I was once invited to speak for a Golden Retriever club with the request that I adjust all my training advice so that it applied to Golden Retrievers. Instead, I suggested that we talk a lot about other breeds, how they learn, how they play, how they move, think, solve problems. I told the lady who invited me to speak about Golden Retrievers that the club members would learn more about Goldens if they understood better what a Golden wasn’t.
Perhaps it’s worth taking that concept a bit further. What can we learn about dogs by paying more careful attention to ducks, say, or moose, bears, whales, cats, mice, even fish. I’m not talking about training these creatures, but watching them and asking oneself questions.

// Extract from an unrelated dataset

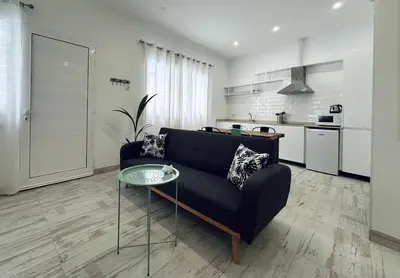 a living room with a black couch and a table at Loft Boutique 2 next to Torres de Serrano in Valencia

Self, you might ask, how does the mother duck teach her young the lessons they need to thrive as adults? Can a moose understand the intentions of a human, or of a dog? What do bear cubs learn when they wrestle and play (and how is this similar to and different from the way wolf cubs wrestle and play?) When a cat wags his tail, does it have the same meaning as when a dog wags his tail? (I thought I should toss in an easy one!) And the basic question, why? Why is that creature doing what it’s doing? What is it trying to accomplish?

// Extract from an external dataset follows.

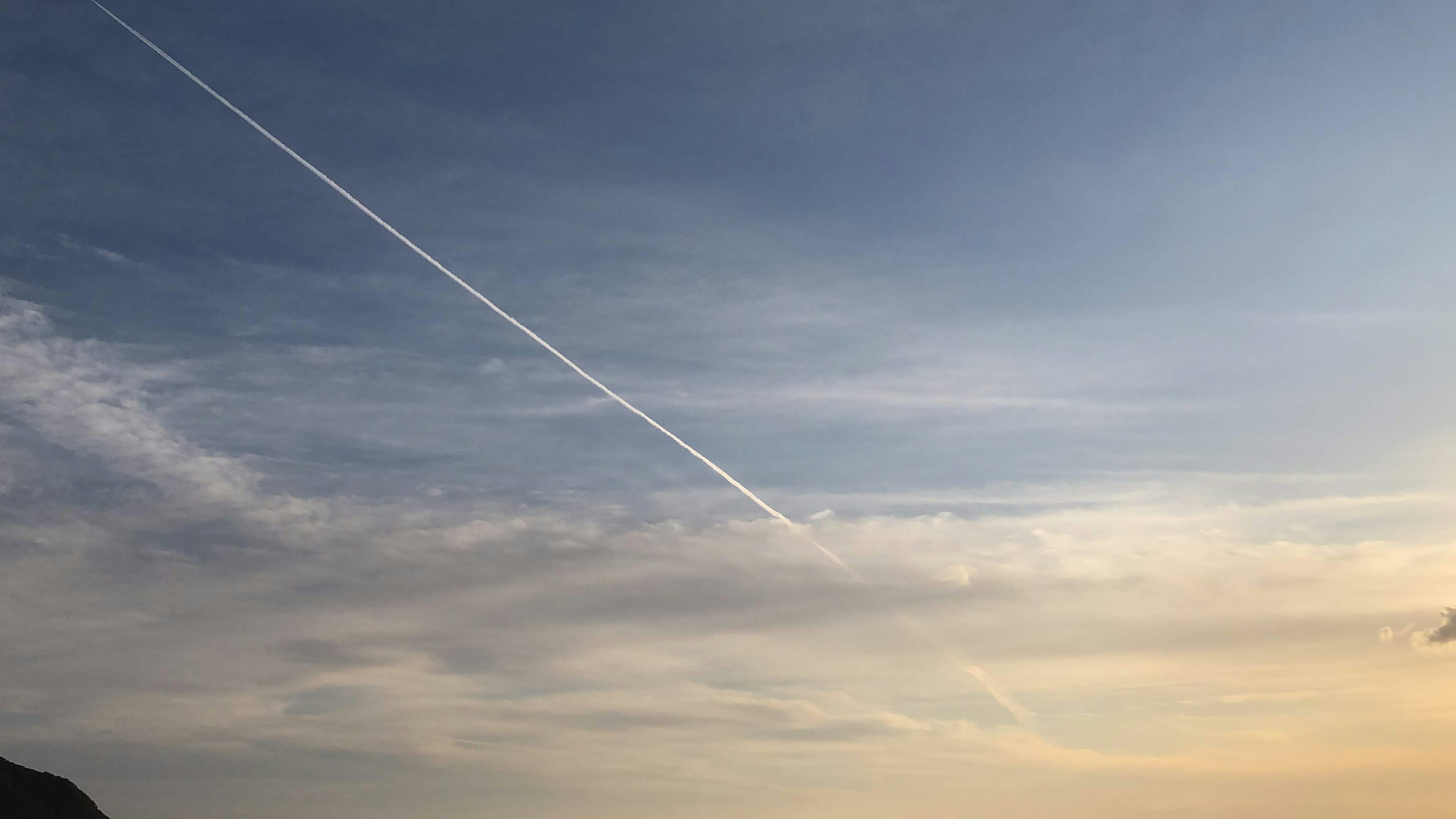 空に飛行機雲が見える青い空と夕焼けの雲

Now, with a fresh way to look at your dog, can you ask yourself similar questions. You can quietly observe dogs at play, dogs working, dogs competing, dogs eating, dogs meeting strangers, dogs greeting friends and you can ask yourself the purpose of the behavior you are watching, and then the purpose beneath the purpose.
When is a dog not a dog? Well, never. But watching other creatures can sometimes teach you more about what a dog is by showing you what he might have in common with other animals and how he is different.